-- Entries shown --
• • • •

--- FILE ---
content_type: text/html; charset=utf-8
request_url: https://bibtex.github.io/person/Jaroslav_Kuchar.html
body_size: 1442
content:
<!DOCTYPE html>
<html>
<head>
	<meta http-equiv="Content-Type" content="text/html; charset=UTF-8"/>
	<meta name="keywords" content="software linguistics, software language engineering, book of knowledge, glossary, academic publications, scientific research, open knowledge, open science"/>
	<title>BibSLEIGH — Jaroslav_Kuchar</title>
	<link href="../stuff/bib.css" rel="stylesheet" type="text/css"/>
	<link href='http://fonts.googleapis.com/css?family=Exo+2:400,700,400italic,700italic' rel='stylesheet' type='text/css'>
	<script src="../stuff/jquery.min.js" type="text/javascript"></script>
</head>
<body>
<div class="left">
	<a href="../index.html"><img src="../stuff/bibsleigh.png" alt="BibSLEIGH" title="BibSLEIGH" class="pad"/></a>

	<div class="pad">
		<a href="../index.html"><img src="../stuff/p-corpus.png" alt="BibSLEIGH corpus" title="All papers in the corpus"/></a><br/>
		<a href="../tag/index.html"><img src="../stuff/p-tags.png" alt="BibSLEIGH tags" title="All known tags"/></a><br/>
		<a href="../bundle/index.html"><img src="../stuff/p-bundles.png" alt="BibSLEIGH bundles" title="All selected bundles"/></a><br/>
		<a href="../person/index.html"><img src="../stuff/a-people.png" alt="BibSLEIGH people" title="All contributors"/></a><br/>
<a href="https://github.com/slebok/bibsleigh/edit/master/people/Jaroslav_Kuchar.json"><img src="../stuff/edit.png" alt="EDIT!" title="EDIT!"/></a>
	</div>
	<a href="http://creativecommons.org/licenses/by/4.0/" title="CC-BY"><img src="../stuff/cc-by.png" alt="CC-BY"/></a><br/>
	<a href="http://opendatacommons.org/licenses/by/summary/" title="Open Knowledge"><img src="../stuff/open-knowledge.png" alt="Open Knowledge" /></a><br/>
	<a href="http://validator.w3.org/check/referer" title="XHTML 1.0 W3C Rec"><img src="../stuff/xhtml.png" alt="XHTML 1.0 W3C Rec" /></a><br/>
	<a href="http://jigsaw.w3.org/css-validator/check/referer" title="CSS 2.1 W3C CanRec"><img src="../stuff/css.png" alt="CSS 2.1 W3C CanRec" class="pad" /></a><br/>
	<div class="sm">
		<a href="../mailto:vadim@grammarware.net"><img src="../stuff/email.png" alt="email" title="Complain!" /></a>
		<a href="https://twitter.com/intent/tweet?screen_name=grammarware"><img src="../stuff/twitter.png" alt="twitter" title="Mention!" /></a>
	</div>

• • • •

What is needed here is an exact copy of all the records above.

--- FILE ---
content_type: text/html; charset=utf-8
request_url: https://bibtex.github.io/person/Jaroslav_Kuchar.html
body_size: 1442
content:
<!DOCTYPE html>
<html>
<head>
	<meta http-equiv="Content-Type" content="text/html; charset=UTF-8"/>
	<meta name="keywords" content="software linguistics, software language engineering, book of knowledge, glossary, academic publications, scientific research, open knowledge, open science"/>
	<title>BibSLEIGH — Jaroslav_Kuchar</title>
	<link href="../stuff/bib.css" rel="stylesheet" type="text/css"/>
	<link href='http://fonts.googleapis.com/css?family=Exo+2:400,700,400italic,700italic' rel='stylesheet' type='text/css'>
	<script src="../stuff/jquery.min.js" type="text/javascript"></script>
</head>
<body>
<div class="left">
	<a href="../index.html"><img src="../stuff/bibsleigh.png" alt="BibSLEIGH" title="BibSLEIGH" class="pad"/></a>

	<div class="pad">
		<a href="../index.html"><img src="../stuff/p-corpus.png" alt="BibSLEIGH corpus" title="All papers in the corpus"/></a><br/>
		<a href="../tag/index.html"><img src="../stuff/p-tags.png" alt="BibSLEIGH tags" title="All known tags"/></a><br/>
		<a href="../bundle/index.html"><img src="../stuff/p-bundles.png" alt="BibSLEIGH bundles" title="All selected bundles"/></a><br/>
		<a href="../person/index.html"><img src="../stuff/a-people.png" alt="BibSLEIGH people" title="All contributors"/></a><br/>
<a href="https://github.com/slebok/bibsleigh/edit/master/people/Jaroslav_Kuchar.json"><img src="../stuff/edit.png" alt="EDIT!" title="EDIT!"/></a>
	</div>
	<a href="http://creativecommons.org/licenses/by/4.0/" title="CC-BY"><img src="../stuff/cc-by.png" alt="CC-BY"/></a><br/>
	<a href="http://opendatacommons.org/licenses/by/summary/" title="Open Knowledge"><img src="../stuff/open-knowledge.png" alt="Open Knowledge" /></a><br/>
	<a href="http://validator.w3.org/check/referer" title="XHTML 1.0 W3C Rec"><img src="../stuff/xhtml.png" alt="XHTML 1.0 W3C Rec" /></a><br/>
	<a href="http://jigsaw.w3.org/css-validator/check/referer" title="CSS 2.1 W3C CanRec"><img src="../stuff/css.png" alt="CSS 2.1 W3C CanRec" class="pad" /></a><br/>
	<div class="sm">
		<a href="../mailto:vadim@grammarware.net"><img src="../stuff/email.png" alt="email" title="Complain!" /></a>
		<a href="https://twitter.com/intent/tweet?screen_name=grammarware"><img src="../stuff/twitter.png" alt="twitter" title="Mention!" /></a>
	</div>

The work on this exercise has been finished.